◆ **The input**:

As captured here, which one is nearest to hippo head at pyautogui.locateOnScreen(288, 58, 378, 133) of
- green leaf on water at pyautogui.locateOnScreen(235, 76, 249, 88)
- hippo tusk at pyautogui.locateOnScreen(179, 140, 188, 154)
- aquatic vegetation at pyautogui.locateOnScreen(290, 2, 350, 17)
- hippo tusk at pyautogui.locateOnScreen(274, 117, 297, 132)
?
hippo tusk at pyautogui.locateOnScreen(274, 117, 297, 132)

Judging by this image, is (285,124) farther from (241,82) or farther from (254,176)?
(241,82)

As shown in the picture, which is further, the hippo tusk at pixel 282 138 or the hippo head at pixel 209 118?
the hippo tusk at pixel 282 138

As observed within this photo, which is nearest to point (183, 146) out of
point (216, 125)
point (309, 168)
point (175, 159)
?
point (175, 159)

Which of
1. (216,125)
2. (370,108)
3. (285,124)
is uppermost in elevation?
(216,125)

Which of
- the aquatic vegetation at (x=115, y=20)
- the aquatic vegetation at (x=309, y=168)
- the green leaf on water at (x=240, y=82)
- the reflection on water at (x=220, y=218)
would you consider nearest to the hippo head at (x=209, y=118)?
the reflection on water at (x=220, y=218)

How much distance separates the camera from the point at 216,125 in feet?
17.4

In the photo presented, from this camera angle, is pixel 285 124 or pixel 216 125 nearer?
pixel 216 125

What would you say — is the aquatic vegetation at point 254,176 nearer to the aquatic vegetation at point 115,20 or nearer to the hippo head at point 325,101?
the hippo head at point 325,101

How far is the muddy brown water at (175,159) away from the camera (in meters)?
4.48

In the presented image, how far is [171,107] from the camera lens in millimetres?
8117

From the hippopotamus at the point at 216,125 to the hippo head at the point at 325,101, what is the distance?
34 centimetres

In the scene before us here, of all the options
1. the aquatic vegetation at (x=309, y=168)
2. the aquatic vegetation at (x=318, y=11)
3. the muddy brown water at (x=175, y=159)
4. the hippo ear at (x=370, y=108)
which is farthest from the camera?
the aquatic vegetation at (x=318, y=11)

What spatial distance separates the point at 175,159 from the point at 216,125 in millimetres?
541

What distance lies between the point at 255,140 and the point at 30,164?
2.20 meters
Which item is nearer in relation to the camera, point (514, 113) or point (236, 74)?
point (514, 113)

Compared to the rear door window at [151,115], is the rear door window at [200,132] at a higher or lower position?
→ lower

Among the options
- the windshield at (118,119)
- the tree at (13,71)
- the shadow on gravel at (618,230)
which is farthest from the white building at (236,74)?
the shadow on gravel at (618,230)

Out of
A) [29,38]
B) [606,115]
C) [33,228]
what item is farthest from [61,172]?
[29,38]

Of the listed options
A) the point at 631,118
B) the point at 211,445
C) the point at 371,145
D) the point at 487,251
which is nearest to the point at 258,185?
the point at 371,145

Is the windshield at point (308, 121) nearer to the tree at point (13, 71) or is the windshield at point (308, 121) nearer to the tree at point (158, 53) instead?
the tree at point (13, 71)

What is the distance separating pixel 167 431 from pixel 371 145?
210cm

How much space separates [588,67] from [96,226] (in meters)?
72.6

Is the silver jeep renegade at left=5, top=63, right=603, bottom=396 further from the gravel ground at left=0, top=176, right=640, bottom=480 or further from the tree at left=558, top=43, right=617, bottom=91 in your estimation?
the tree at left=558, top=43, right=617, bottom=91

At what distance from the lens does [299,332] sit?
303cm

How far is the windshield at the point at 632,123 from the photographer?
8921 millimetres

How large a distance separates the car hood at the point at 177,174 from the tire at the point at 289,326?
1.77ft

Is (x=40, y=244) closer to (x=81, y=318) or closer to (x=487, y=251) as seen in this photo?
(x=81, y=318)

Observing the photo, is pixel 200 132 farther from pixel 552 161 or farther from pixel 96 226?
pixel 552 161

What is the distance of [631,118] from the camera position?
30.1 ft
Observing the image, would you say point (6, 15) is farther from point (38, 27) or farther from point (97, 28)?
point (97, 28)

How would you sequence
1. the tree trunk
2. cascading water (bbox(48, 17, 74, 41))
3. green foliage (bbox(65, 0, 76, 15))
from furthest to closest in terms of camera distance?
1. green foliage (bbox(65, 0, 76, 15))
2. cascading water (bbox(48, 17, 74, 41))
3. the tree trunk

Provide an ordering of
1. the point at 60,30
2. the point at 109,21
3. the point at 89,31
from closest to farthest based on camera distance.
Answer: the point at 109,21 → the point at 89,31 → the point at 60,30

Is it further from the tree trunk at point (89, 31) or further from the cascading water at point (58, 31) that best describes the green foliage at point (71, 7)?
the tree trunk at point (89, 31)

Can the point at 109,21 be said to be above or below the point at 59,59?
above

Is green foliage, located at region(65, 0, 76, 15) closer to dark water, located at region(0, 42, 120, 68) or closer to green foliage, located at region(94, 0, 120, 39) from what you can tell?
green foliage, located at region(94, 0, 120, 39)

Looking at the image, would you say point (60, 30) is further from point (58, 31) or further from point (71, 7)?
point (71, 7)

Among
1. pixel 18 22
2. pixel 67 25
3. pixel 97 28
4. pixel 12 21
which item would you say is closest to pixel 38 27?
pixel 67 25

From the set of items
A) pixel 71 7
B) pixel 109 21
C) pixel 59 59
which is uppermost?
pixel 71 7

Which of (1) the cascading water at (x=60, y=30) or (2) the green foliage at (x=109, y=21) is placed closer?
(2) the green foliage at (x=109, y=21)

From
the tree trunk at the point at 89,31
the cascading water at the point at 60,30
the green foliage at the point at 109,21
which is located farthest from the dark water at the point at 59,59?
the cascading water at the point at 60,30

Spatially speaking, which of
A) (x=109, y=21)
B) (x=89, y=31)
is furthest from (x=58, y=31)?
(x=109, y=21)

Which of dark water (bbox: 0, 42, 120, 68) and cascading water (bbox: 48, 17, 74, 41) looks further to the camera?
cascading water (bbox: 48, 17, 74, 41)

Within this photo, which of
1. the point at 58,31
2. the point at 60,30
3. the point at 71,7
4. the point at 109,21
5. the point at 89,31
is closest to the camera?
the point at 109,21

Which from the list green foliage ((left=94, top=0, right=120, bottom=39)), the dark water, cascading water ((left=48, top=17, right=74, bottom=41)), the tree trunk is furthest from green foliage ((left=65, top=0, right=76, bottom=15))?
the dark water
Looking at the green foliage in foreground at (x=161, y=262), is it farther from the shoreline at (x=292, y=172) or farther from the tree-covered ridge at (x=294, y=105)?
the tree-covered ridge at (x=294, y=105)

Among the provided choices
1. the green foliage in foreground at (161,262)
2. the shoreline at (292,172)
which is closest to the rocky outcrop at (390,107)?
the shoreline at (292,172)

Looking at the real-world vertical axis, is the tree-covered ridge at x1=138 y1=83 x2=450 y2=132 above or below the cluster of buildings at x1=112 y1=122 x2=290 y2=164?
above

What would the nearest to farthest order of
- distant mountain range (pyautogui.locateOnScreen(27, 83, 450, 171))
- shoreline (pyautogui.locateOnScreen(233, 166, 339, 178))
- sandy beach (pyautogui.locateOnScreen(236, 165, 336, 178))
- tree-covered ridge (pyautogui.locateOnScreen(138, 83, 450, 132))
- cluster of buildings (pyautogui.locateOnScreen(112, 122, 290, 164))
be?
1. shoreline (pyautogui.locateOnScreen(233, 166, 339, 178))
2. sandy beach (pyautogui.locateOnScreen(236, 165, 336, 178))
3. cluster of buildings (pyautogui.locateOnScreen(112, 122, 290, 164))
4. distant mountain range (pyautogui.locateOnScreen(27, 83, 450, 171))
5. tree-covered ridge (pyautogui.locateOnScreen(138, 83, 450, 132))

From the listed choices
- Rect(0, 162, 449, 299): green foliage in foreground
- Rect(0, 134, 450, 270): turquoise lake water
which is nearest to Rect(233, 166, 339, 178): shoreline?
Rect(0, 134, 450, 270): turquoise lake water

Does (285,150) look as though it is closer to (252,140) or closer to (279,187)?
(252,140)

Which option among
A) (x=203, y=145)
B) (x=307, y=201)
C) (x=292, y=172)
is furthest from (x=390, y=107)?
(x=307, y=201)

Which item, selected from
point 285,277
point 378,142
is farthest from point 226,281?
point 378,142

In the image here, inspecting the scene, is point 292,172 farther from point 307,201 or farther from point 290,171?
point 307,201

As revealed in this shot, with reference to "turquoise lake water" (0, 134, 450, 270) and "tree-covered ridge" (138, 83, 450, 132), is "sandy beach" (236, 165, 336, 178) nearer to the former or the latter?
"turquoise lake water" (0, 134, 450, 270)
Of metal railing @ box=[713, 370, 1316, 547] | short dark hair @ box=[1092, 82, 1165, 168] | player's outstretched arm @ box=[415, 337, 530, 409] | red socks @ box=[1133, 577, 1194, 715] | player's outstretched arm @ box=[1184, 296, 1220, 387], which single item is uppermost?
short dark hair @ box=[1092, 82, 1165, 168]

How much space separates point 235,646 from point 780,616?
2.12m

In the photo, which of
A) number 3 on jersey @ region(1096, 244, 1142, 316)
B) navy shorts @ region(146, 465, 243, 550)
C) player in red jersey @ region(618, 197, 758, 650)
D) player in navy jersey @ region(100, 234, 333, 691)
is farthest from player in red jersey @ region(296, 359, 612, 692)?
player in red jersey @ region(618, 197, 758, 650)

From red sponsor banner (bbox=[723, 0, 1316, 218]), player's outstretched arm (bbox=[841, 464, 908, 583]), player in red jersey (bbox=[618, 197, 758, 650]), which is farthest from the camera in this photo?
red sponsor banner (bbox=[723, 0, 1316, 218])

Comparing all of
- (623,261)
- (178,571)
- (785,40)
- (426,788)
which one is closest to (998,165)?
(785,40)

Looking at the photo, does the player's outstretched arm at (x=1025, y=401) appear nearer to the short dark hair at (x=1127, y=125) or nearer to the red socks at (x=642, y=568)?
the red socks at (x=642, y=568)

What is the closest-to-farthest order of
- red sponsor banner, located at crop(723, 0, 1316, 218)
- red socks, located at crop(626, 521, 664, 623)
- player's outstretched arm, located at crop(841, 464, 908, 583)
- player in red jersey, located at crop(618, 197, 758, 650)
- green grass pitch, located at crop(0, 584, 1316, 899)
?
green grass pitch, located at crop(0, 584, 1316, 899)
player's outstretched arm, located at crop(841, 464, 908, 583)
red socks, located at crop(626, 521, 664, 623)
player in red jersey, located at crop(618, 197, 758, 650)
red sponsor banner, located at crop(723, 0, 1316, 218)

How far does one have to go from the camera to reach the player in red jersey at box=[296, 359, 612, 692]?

◆ **To do**: Please rewrite the records between the line holding "As observed within" and the line holding "34 centimetres", inclusive, replacing "aquatic vegetation" with "water plants" and leaving everything else unchanged.

◆ **Response below**:
As observed within this photo, which is nearest to point (183, 146) out of
point (216, 125)
point (309, 168)
point (175, 159)
?
point (175, 159)

Which of
1. (216,125)
2. (370,108)
3. (285,124)
is uppermost in elevation?
(216,125)

Which of
- the water plants at (x=115, y=20)
- the water plants at (x=309, y=168)
- the green leaf on water at (x=240, y=82)
- the reflection on water at (x=220, y=218)
would you consider nearest to the hippo head at (x=209, y=118)?
the reflection on water at (x=220, y=218)

How much distance separates the camera from the point at 216,125 in feet?
17.4

In the photo presented, from this camera angle, is pixel 285 124 or pixel 216 125 nearer?
pixel 216 125

What would you say — is the water plants at point 254,176 nearer to the water plants at point 115,20 or nearer to the hippo head at point 325,101?
the hippo head at point 325,101

How far is the muddy brown water at (175,159) away from the camera (in meters)?
4.48

In the presented image, how far is [171,107] from the camera lens in millimetres?
8117

From the hippopotamus at the point at 216,125 to the hippo head at the point at 325,101, what is the distance?
34 centimetres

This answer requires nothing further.